Quiero decir que la traducción es, entre otras muchas cosas, un antídoto posible contra la cerrazón mental y la xenofobia del espíritu. La traducción amplía nuestro sentido de lo que son los seres humanos, de lo que dicen y piensan y sienten; también, de lo que el lenguaje le hace al mundo. Gregory Rabassa dice que el principio de incertidumbre de Heisenberg se aplica a la traducción: “Cada vez que llamamos pierre a una piedra”, escribe, “de alguna manera la hemos convertido en algo distinto de una stone o una Stein”. Y no sé a ustedes, pero a mí el hecho me parece francamente mágico. Hace muchos años hablé al respecto con Javier Marías, uno de los grandes novelistas-traductores de nuestra lengua —responsable de Tristram Shandy cuando tenía veintipocos años, y luego de obras de Conrad y de Isak Dinesen—, y me decía Marías que lo más misterioso de la traducción es la simple circunstancia de que la aceptemos. ¿Cómo puede un texto seguir siendo el mismo después de perder lo que lo ha hecho posible, que es el lenguaje? ¿Cómo podemos sentir que hemos leído a W. G. Sebald o a Thomas Bernhard los que no sabemos alemán, cuando ni una sola de las palabras que se encuentran en el texto traducido es decisión del autor? Leemos con la conciencia de que las palabras son de Miguel Sáenz, y sin embargo seguimos pensando: leo a Bernhard, leo a Sebald, leo a Joseph Roth.
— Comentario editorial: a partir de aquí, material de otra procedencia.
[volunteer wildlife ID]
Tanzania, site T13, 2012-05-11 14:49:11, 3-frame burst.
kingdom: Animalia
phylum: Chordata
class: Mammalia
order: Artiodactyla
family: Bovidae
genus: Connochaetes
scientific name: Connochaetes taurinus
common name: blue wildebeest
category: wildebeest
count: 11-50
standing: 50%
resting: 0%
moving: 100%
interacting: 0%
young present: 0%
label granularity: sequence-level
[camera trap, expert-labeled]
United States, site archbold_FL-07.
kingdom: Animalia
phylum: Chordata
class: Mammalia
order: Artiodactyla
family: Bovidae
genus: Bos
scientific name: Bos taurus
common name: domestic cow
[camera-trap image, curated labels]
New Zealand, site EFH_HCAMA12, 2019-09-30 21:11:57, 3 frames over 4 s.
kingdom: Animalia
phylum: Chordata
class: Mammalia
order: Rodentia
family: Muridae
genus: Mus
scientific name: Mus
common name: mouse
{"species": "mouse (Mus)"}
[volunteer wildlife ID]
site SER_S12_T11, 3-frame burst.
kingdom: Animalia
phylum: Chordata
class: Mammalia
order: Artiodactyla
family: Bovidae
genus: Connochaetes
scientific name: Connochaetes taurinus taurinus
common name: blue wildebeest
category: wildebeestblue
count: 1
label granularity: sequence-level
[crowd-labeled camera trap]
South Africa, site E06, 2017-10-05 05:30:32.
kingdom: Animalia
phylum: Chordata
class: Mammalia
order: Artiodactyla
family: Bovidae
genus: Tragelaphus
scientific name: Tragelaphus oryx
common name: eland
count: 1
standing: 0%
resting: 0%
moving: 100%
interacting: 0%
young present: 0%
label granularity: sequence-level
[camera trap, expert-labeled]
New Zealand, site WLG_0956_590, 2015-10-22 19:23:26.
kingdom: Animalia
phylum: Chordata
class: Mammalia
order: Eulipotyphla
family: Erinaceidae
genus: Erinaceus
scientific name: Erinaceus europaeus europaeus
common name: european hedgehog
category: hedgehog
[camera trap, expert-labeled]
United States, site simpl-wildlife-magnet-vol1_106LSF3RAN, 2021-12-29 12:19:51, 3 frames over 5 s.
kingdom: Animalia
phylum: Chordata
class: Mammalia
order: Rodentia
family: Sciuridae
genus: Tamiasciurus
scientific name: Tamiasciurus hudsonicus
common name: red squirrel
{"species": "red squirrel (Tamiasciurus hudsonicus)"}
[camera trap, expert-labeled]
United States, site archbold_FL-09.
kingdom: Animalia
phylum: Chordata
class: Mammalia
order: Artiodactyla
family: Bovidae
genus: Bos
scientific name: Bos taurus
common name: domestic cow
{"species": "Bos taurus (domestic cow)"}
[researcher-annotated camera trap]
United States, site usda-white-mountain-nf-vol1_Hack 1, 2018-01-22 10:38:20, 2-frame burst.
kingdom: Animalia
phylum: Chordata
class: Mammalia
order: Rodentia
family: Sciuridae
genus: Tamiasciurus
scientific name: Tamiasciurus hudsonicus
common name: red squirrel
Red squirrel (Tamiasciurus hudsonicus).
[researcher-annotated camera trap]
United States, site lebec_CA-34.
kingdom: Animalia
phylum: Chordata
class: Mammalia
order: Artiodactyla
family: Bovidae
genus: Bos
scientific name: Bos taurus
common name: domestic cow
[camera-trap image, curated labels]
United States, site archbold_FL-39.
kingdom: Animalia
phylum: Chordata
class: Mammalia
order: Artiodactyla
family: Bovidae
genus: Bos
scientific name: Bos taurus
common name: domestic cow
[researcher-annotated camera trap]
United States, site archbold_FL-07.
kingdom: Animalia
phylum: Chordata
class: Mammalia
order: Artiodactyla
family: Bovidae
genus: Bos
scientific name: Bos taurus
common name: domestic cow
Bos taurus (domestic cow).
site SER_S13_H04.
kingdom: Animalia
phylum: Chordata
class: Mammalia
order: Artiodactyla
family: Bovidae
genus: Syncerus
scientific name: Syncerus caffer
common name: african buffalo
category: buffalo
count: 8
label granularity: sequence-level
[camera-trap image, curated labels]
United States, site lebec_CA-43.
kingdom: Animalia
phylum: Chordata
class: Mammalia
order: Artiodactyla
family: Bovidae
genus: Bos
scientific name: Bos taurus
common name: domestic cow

Esto tiene un corolario: las buenas traducciones hacen desaparecer al traductor; las malas lo hacen visible. Tal vez sea cierto el lugar común que repetimos sin examinarlo, y los buenos traductores sean invisibles en la obra. Pero en cambio creo, y con toda convicción, que deben ser muy visibles, lo más posible, en nuestra sociedad de lectores. O de ciudadanos, sí, porque eso es también lo que indirectamente crean las traducciones, su presencia en nuestras sociedades o nuestro contacto sostenido con ellas. Así que es verdad: los nombres de los traductores deberían estar en la cubierta de los libros. Y es verdad: habría que pagarles mejor. Y es verdad: la industria, esta industria editorial que depende de ellos, debería empezar desde ya a protegerlos de los embates sin control de eso que llamamos inteligencia artificial, que muy bien puede ser el más grande paso atrás que hemos dado los seres humanos. Y nosotros, los lectores de literatura, tendríamos que darles las gracias a esas figuras invisibles, diciéndoles de vez en cuando que los vemos, que los reconocemos, que los apreciamos.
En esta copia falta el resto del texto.